The raw sequencing data are available in the NCBI Sequence Read Archive (SRA) (http://trace.ncbi.nlm.nih.gov/Traces/sra/) under accession number PRJNA1309871 for roadside greenbelts, PRJNA1309878 for suburban unmanaged lands, PRJNA1309853 for concrete pavements, and PRJNA1309333 for urban campus. Processed data and analysis inputs are available in the Zenodo repository at https://doi.org/10.5281/zenodo.1881998271 and https://doi.org/10.5281/zenodo.1910416472. In addition, Supplementary Data 1 contains environmental, climatic, microbial diversity, and urbanization-related variables used in this study. Supplementary Data 2 contains OTU abundance matrices of bacterial, fungal, and protistan communities with taxonomic annotations.

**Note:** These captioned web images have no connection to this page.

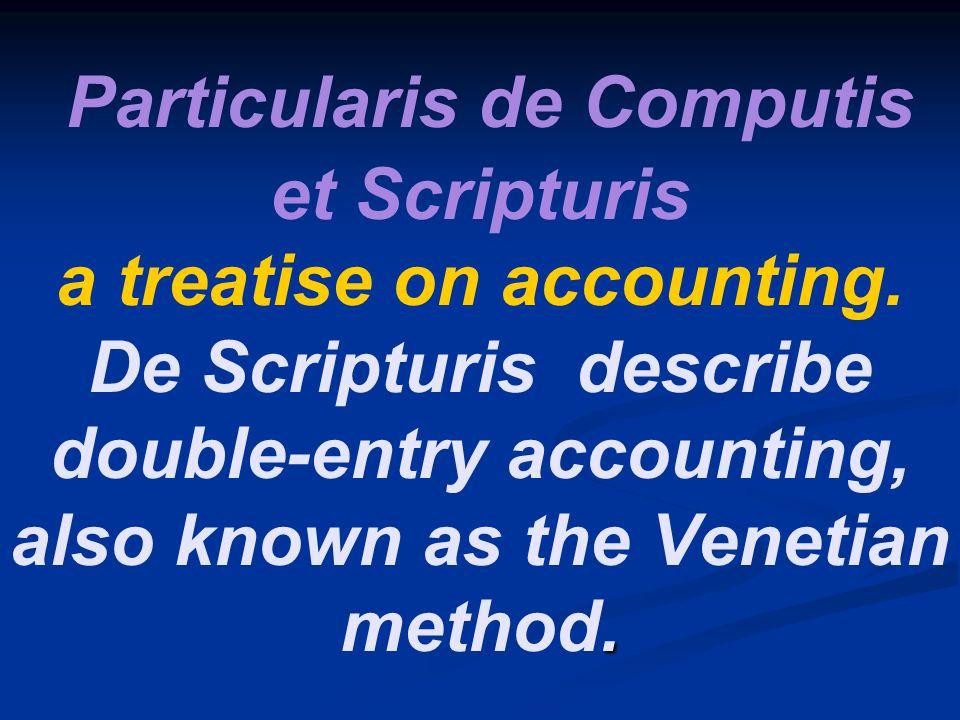 . Particularis de Computis et Scripturis a treatise on accounting. De Scripturis describe double-entry accounting, also known as the Venetian method.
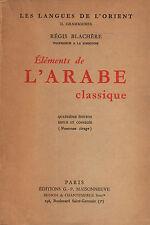 Elements de l'arabe classique- R.BLACHERE, 1958 Maisonneuve -  ST941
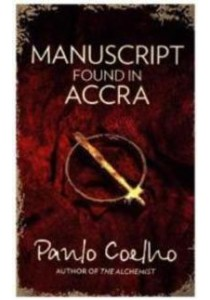 Manuscript Found in Accra (OME A-Format) ( by Coelho, Paulo ) [9780007514250]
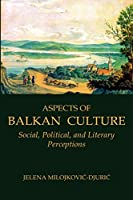 Aspects of Balkan Culture: Social, Political, And Literary Perceptions (Eastern and Central Europe)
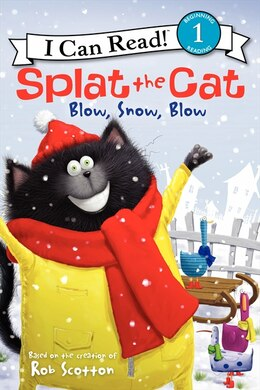 Book Splat The Cat: Blow, Snow, Blow: Blow, Snow, Blow by Rob Scotton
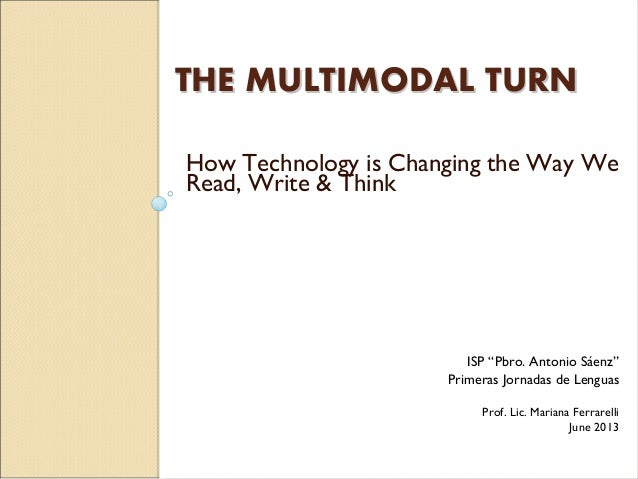 "THE MULTIMODAL TURNTHE MULTIMODAL TURN How Technology is Changing the Way We Read, Write & Think ISP ""Pbro. Antonio Sáenz""..."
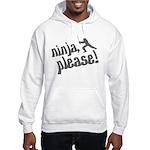 Ninja, Please! Hooded Sweatshirt
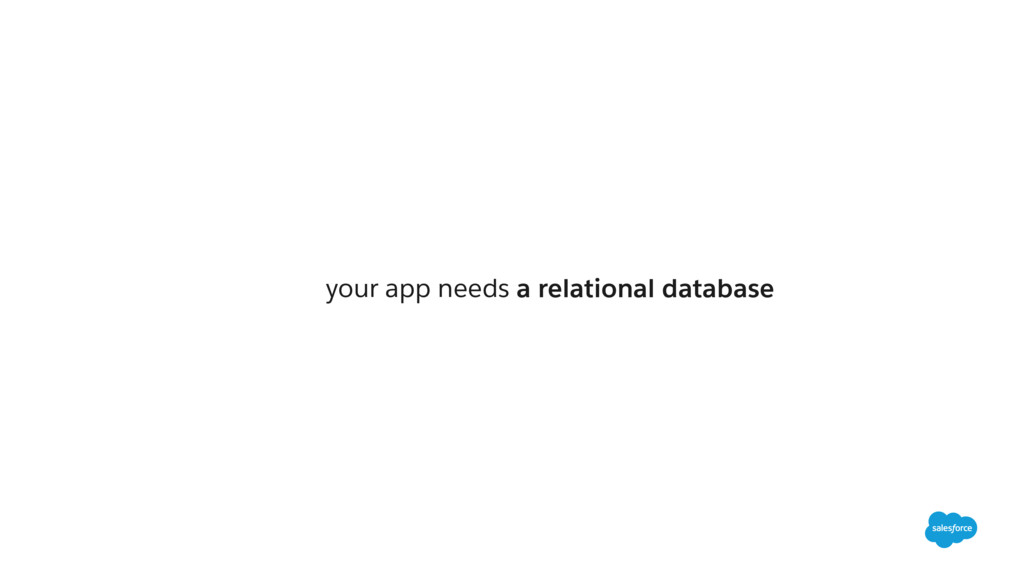 your app needs a relational database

Supplementary Data 3 provides the source data underlying all figures and charts in the main manuscript. Any remaining information can be obtained from the corresponding author upon reasonable request.

Code availability

All custom R scripts used for data processing, statistical analyses, microbial network construction, and structural equation modelling in this study are publicly available on Zenodo at https://doi.org/10.5281/zenodo.18819982. Analyses were performed in R (v4.3.0), using packages including vegan, randomForest, ggplot2, igraph, piecewiseSEM, dplyr, and ggpubr. No restrictions apply to the access or use of the code.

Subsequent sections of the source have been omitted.